How we cite our quotes: (Chapter. Paragraph)
Quote #4
For the next years, I was the nearest thing to a hermit in the Norfolk Prison Colony. I never have been more busy in my life. I still marvel at how swiftly my previous life's thinking pattern slid away from me, like snow off a roof. It is as though someone else I knew of had lived by hustling and crime. I would be startled to catch myself thinking in a remote way of my earlier self as another person. (11.10)
Two of the great transformational moments in Malcolm X's life occurred while he's in prison. What is it about prison that makes it so easy for him to change his entire personality? Do you think he would've been able to do this if he was still on the streets?
Quote #5
He was The Messenger of Allah. When I was a foul, vicious convict, so evil that other convicts had called me Satan, this man had rescued me. He was the man who had trained me, who had treated me as if I were his own flesh and blood. He was the man who had given me wings—to go places, to do things I otherwise never would have dreamed of. We walked, with me caught up in a whirlwind of emotions. (16.63)

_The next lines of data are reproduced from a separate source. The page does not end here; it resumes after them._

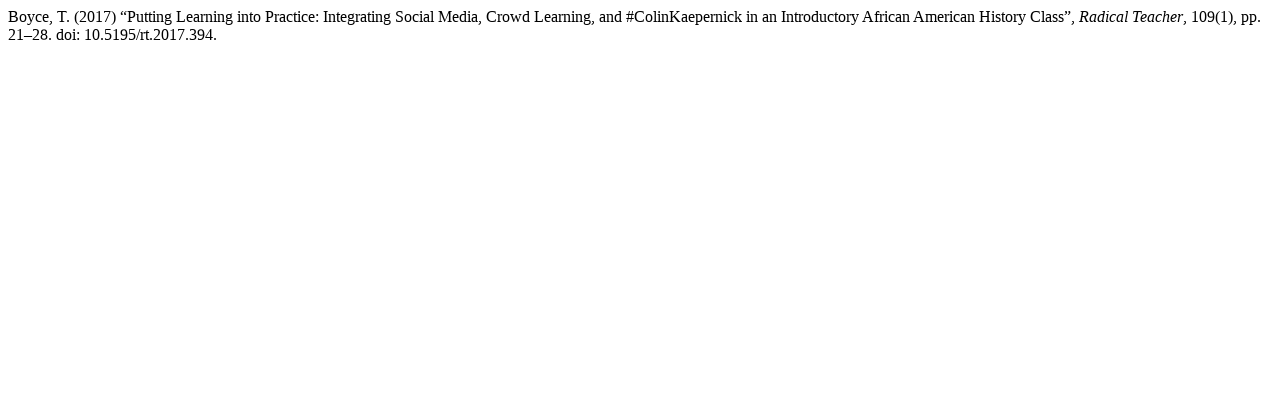

--- FILE ---
content_type: text/html; charset=UTF-8
request_url: https://radicalteacher.library.pitt.edu/ojs/radicalteacher/citationstylelanguage/get/harvard-cite-them-right?submissionId=394&publicationId=366
body_size: 342
content:
<div class="csl-bib-body">
  <div class="csl-entry">Boyce, T. (2017) “Putting Learning into Practice: Integrating Social Media, Crowd Learning, and #ColinKaepernick in an Introductory African American History Class”, <i>Radical Teacher</i>, 109(1), pp. 21–28. doi: 10.5195/rt.2017.394.</div>
</div>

You could almost see The Autobiography of Malcolm X as a love letter to Elijah Muhammad. Malcolm X attributes his entire life after prison to this guy.
Quote #6
In America, "white man" meant specific attitudes and actions toward the black man, and toward all other non-white men. But in the Muslim world, I had seen that men with white complexions were more genuinely brotherly than anyone else had ever been. That morning was the start of a radical alteration in my whole outlook about "white" men. (17.76)
Malcolm says these words after he goes to Mecca to perform the Hajji. Have you noticed a theme in his transformational moments? What relation does travel have to change in Malcolm X's life? What about religion?